LEONE XIII
ALLOCUZIONE
AMPLISSIMUM COLLEGIUM
Ai Cardinali di Santa Romana Chiesa presenti nel concistorio svoltosi nei palazzi Vaticani il 24 maggio 1889.
Il Papa Leone XIII. Venerabili Fratelli.
Nel completare oggi l’amplissimo vostro Collegio e l’ordine dei Vescovi, avremmo vivamente desiderato parlarvi con animo più pacato e più lieto, e riferire soltanto, in questo luogo, ciò che vi riesce gradito ascoltare. Ma, invero, come potremmo in una situazione così difficile e penosa? Come vedete, Ci assediano quegli stessi mali, quegli stessi disagi che diciannove anni fa Ci derivarono dalla presa di Roma; anzi divennero più gravi con l’andar del tempo e non si vede quale limite possano avere, se si considera la volontà dei nemici, i cui animi sono cresciuti in baldanza per il lungo successo, come Ci è dato di sperimentare troppo acerbamente.

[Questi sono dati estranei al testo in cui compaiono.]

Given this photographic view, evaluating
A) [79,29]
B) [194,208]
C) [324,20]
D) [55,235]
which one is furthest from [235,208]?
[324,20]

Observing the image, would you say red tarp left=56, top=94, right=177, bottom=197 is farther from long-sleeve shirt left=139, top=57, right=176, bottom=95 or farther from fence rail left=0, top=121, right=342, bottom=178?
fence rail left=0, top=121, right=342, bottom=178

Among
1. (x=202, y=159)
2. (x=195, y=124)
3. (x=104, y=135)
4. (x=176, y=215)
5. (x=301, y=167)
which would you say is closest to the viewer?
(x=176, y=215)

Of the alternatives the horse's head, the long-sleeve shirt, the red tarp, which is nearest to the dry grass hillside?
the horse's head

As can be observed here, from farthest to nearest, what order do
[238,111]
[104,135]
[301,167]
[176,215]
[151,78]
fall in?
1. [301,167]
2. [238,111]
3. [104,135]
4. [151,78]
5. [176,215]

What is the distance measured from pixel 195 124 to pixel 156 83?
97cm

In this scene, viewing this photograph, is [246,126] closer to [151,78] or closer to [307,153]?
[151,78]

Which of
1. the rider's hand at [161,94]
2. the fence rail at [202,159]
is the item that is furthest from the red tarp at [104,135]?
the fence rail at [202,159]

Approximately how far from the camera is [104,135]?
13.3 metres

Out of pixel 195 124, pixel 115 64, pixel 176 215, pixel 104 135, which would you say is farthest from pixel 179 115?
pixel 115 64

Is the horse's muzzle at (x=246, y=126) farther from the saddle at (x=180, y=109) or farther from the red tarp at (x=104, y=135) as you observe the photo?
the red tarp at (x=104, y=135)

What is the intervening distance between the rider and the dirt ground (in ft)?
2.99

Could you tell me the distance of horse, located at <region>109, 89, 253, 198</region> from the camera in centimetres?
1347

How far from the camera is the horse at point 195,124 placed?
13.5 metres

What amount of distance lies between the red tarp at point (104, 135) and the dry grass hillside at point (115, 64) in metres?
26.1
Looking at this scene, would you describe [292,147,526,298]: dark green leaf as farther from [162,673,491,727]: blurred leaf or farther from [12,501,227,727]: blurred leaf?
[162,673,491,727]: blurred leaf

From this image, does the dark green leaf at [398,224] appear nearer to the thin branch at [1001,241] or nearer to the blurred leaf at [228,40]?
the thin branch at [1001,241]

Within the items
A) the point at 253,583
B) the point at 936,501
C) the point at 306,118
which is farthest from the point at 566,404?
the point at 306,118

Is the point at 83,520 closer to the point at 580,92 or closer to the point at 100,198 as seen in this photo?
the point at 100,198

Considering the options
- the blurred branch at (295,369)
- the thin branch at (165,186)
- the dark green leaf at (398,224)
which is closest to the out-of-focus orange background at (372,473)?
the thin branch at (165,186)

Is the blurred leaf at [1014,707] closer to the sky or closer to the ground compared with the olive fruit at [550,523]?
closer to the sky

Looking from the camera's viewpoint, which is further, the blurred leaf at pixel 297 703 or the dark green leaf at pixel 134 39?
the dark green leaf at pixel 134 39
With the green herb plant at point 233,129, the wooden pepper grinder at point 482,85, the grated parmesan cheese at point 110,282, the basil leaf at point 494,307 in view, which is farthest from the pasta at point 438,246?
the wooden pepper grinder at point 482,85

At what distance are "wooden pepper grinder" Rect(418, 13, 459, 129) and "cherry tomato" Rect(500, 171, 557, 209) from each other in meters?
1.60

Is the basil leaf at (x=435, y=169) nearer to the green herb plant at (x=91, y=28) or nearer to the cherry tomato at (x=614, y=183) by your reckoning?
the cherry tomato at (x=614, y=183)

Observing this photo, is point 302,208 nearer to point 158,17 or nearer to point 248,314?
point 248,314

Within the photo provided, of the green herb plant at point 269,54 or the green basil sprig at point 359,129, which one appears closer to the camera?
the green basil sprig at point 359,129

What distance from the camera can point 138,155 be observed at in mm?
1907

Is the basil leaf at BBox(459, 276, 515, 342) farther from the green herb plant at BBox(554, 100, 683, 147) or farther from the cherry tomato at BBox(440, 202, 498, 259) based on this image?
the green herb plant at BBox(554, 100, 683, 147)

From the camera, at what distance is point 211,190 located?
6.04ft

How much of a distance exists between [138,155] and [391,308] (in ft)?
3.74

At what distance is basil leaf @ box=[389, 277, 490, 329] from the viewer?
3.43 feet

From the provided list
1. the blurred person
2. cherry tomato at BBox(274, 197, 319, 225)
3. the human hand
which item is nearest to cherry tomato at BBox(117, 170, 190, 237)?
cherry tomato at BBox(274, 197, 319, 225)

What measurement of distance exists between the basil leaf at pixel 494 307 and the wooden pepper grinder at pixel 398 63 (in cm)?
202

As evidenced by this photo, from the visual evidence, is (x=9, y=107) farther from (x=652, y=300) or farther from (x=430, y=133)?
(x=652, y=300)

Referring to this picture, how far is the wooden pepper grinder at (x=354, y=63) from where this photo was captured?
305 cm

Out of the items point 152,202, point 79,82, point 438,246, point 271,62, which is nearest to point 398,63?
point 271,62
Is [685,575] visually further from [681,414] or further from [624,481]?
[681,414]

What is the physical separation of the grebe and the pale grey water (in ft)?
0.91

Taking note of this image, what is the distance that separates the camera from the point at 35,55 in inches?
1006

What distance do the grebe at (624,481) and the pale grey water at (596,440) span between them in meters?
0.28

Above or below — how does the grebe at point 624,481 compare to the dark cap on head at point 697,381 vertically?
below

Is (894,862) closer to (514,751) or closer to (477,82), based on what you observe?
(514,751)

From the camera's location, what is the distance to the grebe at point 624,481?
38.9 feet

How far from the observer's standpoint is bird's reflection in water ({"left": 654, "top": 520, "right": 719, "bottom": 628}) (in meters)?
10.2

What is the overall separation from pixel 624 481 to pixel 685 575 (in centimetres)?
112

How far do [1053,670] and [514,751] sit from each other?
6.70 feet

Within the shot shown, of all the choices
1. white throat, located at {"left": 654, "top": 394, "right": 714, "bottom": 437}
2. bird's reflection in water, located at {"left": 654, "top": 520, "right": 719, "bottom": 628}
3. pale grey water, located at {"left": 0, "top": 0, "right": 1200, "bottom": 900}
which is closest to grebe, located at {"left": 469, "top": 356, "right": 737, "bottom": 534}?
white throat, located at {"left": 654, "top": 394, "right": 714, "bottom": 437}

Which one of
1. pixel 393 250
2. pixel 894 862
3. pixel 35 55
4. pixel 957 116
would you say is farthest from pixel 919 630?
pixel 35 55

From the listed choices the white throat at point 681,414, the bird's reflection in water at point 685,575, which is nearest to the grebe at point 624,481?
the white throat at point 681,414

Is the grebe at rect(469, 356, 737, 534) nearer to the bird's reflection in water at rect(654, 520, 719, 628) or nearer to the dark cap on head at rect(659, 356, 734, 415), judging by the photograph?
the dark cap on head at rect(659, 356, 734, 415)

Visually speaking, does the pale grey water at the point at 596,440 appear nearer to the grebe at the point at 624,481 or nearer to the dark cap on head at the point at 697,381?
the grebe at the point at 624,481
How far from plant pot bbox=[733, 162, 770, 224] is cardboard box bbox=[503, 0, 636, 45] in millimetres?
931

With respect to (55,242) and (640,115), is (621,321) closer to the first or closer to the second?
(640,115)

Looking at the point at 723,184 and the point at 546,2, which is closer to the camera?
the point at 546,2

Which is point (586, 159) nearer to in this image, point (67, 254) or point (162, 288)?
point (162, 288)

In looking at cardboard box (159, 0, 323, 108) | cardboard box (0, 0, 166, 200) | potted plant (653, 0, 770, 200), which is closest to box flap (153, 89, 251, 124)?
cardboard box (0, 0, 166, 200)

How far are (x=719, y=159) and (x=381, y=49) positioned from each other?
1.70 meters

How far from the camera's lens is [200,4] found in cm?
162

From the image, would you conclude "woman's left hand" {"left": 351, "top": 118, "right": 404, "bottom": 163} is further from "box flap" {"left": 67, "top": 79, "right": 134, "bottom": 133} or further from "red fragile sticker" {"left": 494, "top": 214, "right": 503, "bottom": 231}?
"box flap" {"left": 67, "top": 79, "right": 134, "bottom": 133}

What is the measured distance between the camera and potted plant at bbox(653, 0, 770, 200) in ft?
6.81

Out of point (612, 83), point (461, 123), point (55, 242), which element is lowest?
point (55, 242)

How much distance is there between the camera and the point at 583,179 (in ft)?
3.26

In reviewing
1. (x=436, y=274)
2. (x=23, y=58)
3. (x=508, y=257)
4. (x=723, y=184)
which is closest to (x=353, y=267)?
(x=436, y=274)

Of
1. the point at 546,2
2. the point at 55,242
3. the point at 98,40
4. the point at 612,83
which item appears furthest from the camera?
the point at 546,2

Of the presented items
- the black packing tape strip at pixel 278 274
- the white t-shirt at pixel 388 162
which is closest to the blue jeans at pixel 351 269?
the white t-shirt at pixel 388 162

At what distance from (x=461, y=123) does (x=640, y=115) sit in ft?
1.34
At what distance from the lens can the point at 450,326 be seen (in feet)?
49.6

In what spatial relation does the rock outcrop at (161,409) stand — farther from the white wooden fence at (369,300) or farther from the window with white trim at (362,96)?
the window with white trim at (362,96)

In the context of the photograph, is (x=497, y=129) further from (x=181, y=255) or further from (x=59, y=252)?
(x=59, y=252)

Siete testimoni, Venerabili Fratelli, del modo con cui procedono gli eventi e quanta sia l’audacia, da una parte, e l’impunità, dall’altra, nell’offendere il Pontefice. Né vi è motivo di dubbio circa i propositi che si stanno meditando: infatti erompono da ogni parte e sono resi evidenti dalla molteplice testimonianza dei fatti. Di giorno in giorno diventano più acrimoniose le ostilità verso le istituzioni cristiane, ed è limitata ed oppressa la libertà del romano Pontefice. Pertanto vediamo la pubblica opinione aizzata contro il sacro potere della Sede Apostolica e l’odio della moltitudine infiammato impunemente dalla quotidiana petulanza dei discorsi. E già si è giunti al punto che in questa stessa città, quasi al Nostro cospetto, è consentito all’empietà di sfidare la religione di Gesù Cristo con rilevanti e sistematiche ingiurie, decretando ad un apostata del cattolicesimo gli onori dovuti alla virtù, e ciò non senza un’insolente ostentazione.
Per questi motivi una continua ansietà, come confitta nell’animo, turba i cattolici di ogni continente. Infatti non possono facilmente sopportare l’indegna condizione del Padre comune, né trascurare la libertà dell’augustissimo ministero nel Vescovo delle anime loro. Non tralasciano mai di consolarci con ammirevole pietà e con profondo affetto; di recente poi, quando da varie parti d’Europa si radunarono nelle principali città per confrontare con sommo impegno i loro utili propositi circa le questioni comuni, avete constato quanta parte dei loro pensieri e delle loro preoccupazioni hanno dedicato alla Sede Apostolica. E invero, nel giudicare che il potere temporale è necessario per preservare nel Pontefice la libertà del magistero apostolico, uniformarono i loro pareri, come era giusto, all’esempio e alle dottrine della Sede Apostolica. Nell’aver poi deciso d’impegnarsi in ogni modo legittimo perché il Pontefice sia restituito di fatto alla dovuta libertà, fecero uso di un loro diritto, assumendo la difesa di una giustissima causa che è da considerare comune a tutti i cattolici. Per questo scopo, Noi pure in modo particolare, e prima di tutti, combattiamo a lungo, come è Nostro dovere, né dal perseguirlo Ci distorrà la lunghezza del tempo né la grandezza delle difficoltà; e così Ci assista propizio Iddio.